#### Passage shown
━━━━━━

Subject Re: [Firebird-Architect] Re: [IB-Architect] Rebuilding foreign keys system indexes
Author Martijn Tonies
Hi Claudio,

> > What do DEFERRED constraints actually mean? When DO they start
> > checking? And when don't they?
>
> The current constraint implementation is fired when a record is inserted,
> updated or deleted. There are some relationships that may need data in
more
> than one table to be valid. Currently, these cases can't be validated or
> they would be rejected. Triggers aren't a reliable solution for this task
in
> multi-user environments.

Which reminds me - Oracle also has triggers that fire after each statement
instead of each row... Also quite a nice addition :)

━━━━━━

#### Provided data
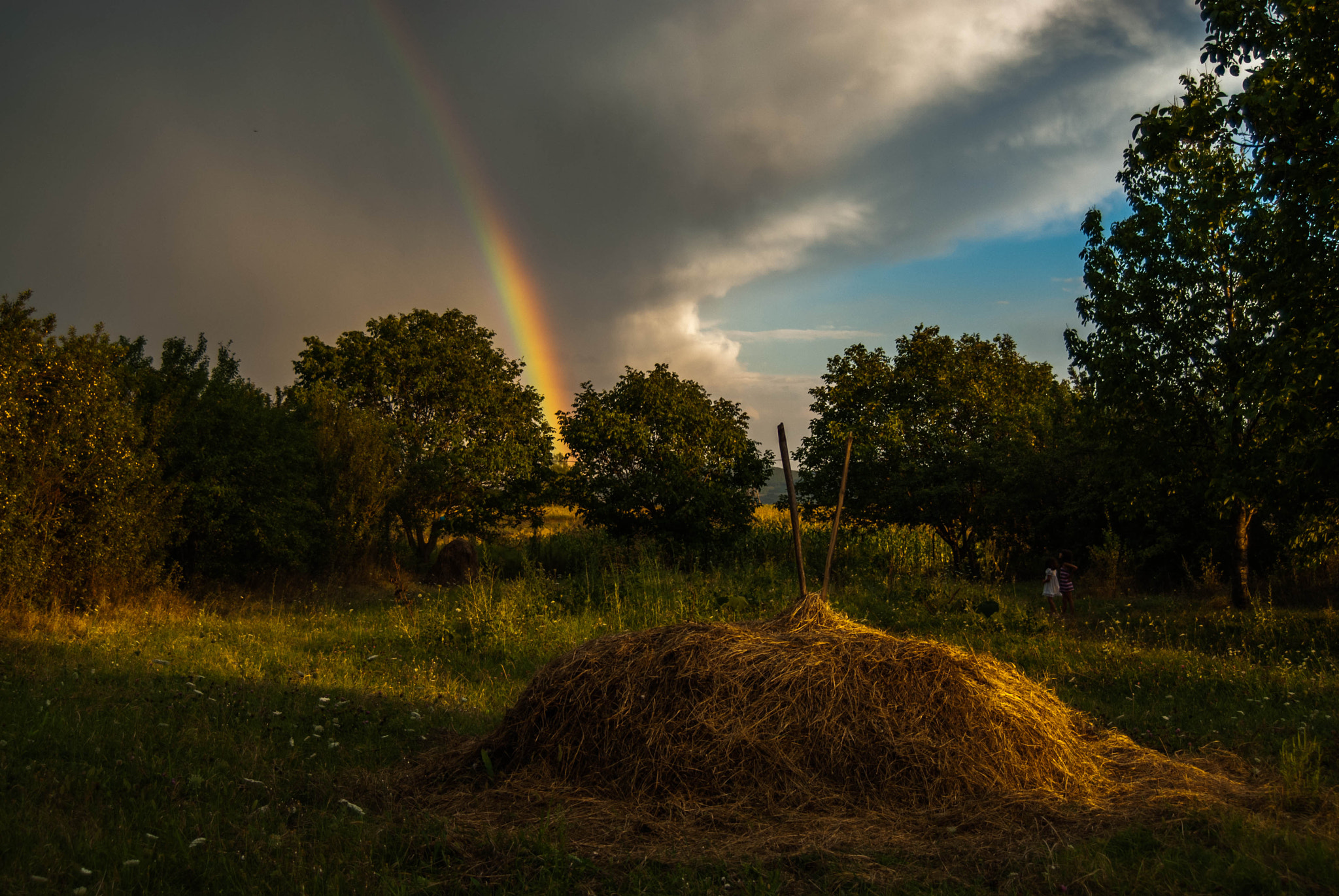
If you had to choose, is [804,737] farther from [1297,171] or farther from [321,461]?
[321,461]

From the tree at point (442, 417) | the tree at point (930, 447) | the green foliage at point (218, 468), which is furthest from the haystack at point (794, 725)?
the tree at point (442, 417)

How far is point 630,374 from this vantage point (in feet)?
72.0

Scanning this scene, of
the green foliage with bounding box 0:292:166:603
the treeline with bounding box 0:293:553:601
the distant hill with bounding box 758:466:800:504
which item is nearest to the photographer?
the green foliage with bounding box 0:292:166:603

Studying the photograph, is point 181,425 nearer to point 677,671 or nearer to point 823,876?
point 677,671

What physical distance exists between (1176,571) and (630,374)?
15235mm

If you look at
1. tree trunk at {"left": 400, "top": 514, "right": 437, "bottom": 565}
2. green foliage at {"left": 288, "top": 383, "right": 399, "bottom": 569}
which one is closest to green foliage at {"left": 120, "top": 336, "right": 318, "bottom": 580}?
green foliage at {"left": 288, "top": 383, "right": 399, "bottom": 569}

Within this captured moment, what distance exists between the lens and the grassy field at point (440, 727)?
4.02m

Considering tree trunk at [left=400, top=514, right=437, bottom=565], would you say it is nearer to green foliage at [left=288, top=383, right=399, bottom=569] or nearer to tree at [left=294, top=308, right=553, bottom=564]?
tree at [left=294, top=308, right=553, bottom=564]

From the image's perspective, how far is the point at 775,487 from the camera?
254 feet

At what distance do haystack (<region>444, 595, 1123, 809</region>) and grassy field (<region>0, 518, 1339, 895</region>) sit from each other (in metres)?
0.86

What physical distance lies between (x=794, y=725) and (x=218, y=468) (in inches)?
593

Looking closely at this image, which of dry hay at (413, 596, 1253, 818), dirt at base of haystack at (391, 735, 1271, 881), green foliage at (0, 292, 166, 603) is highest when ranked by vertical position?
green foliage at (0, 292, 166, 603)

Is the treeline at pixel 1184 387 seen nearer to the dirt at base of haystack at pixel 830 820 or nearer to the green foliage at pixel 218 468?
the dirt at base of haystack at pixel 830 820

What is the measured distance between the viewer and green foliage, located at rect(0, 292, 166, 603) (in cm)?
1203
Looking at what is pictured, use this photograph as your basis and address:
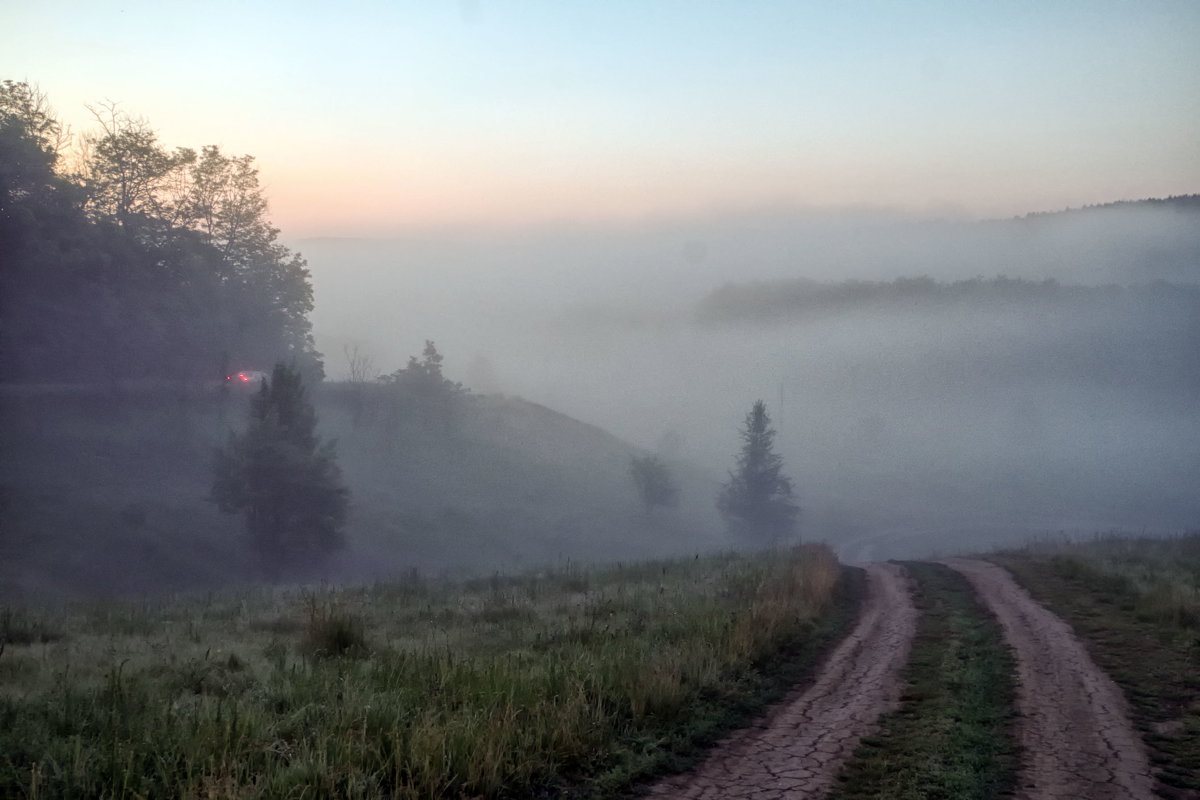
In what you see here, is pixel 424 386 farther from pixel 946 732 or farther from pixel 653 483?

━━━━━━

#### To do
**1)** Reproduce the mailing list post on deferred constraints word for word, in its entirety.
**2)** Quote the entries exactly, from the line containing "If you look at" through the final line of the entries, leaving the pictures out.

#### Answers to the tasks
**1)**
Subject Re: [Firebird-Architect] Re: [IB-Architect] Rebuilding foreign keys system indexes
Author Martijn Tonies
Hi Claudio,

> > What do DEFERRED constraints actually mean? When DO they start
> > checking? And when don't they?
>
> The current constraint implementation is fired when a record is inserted,
> updated or deleted. There are some relationships that may need data in
more
> than one table to be valid. Currently, these cases can't be validated or
> they would be rejected. Triggers aren't a reliable solution for this task
in
> multi-user environments.

Which reminds me - Oracle also has triggers that fire after each statement
instead of each row... Also quite a nice addition :)

**2)**
If you look at
1. tree trunk at {"left": 400, "top": 514, "right": 437, "bottom": 565}
2. green foliage at {"left": 288, "top": 383, "right": 399, "bottom": 569}
which one is closest to green foliage at {"left": 120, "top": 336, "right": 318, "bottom": 580}?
green foliage at {"left": 288, "top": 383, "right": 399, "bottom": 569}

Within this captured moment, what distance exists between the lens and the grassy field at point (440, 727)?
4.02m

Considering tree trunk at [left=400, top=514, right=437, bottom=565], would you say it is nearer to green foliage at [left=288, top=383, right=399, bottom=569] or nearer to tree at [left=294, top=308, right=553, bottom=564]?
tree at [left=294, top=308, right=553, bottom=564]

From the image's perspective, how far is the point at 775,487 from the camera?
254 feet

At what distance do haystack (<region>444, 595, 1123, 809</region>) and grassy field (<region>0, 518, 1339, 895</region>) sit from each other (in metres)?
0.86

What physical distance lies between (x=794, y=725) and (x=218, y=468) (in inches)?
593

Looking closely at this image, which of dry hay at (413, 596, 1253, 818), dirt at base of haystack at (391, 735, 1271, 881), green foliage at (0, 292, 166, 603) is highest when ranked by vertical position?
green foliage at (0, 292, 166, 603)

Is the treeline at pixel 1184 387 seen nearer to the dirt at base of haystack at pixel 830 820 or nearer to the green foliage at pixel 218 468?
the dirt at base of haystack at pixel 830 820

What is the measured distance between the viewer and green foliage, located at rect(0, 292, 166, 603) (in cm)?
1203
Looking at what is pictured, use this photograph as your basis and address:
In what you see here, is pixel 424 386 farther from pixel 946 732 or farther from pixel 653 483?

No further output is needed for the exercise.